■ Document excerpt ■

William N. Aswad (January 15, 1922 – August 13, 2015) was an American politician who was a member of the Vermont House of Representatives. He was an engineer by profession and manager of manufacturing engineering.

Aswad was born in Binghamton, New York in 1922. He attended Clarkson University and Union College, graduating the former with a major in chemical engineering in 1946. He was a veteran of World War II, serving in the Army Corps of Engineers, attaining the rank of major. A former city councillor in his hometown of Burlington, was elected to the Vermont House of Representatives in 1995, at the age of 72, and served until his defeat by Joanna E. Cole, a fellow Democrat, in 2012. During his time in the House, he served on the House Transportation Committee. In 2012, he was honored in the House with a resolution on his 90th birthday.

Aswad was a member of United Way and served on the Chittenden County Regional Planning Association, the Vermont Association for Development and Planning, Vermont Health Foundation, and as a president of the New England Association of Regional Councils. He died in Shelburne, Vermont on August 13, 2015 after a brief illness.

■ Set problem ■
Quote the passage of the William N. Aswad biography from "Aswad was a" up to and including "a brief illness.".

■ Source material ■
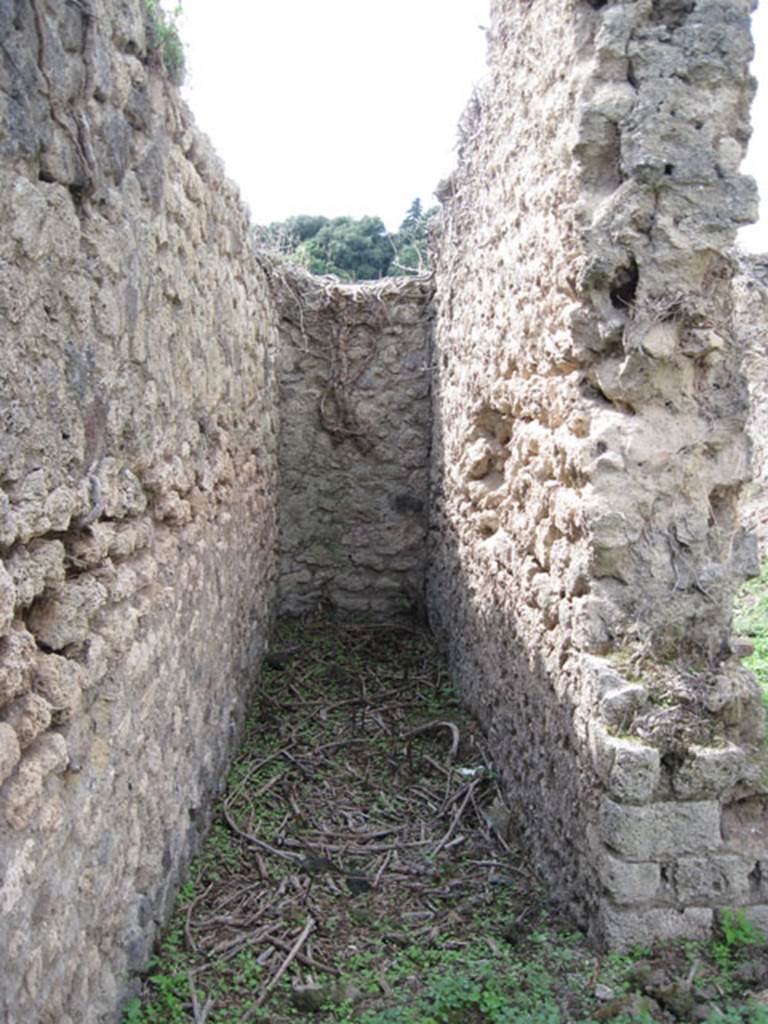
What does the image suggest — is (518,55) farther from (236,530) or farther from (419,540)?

■ Solution to this exercise ■
Aswad was a member of United Way and served on the Chittenden County Regional Planning Association, the Vermont Association for Development and Planning, Vermont Health Foundation, and as a president of the New England Association of Regional Councils. He died in Shelburne, Vermont on August 13, 2015 after a brief illness.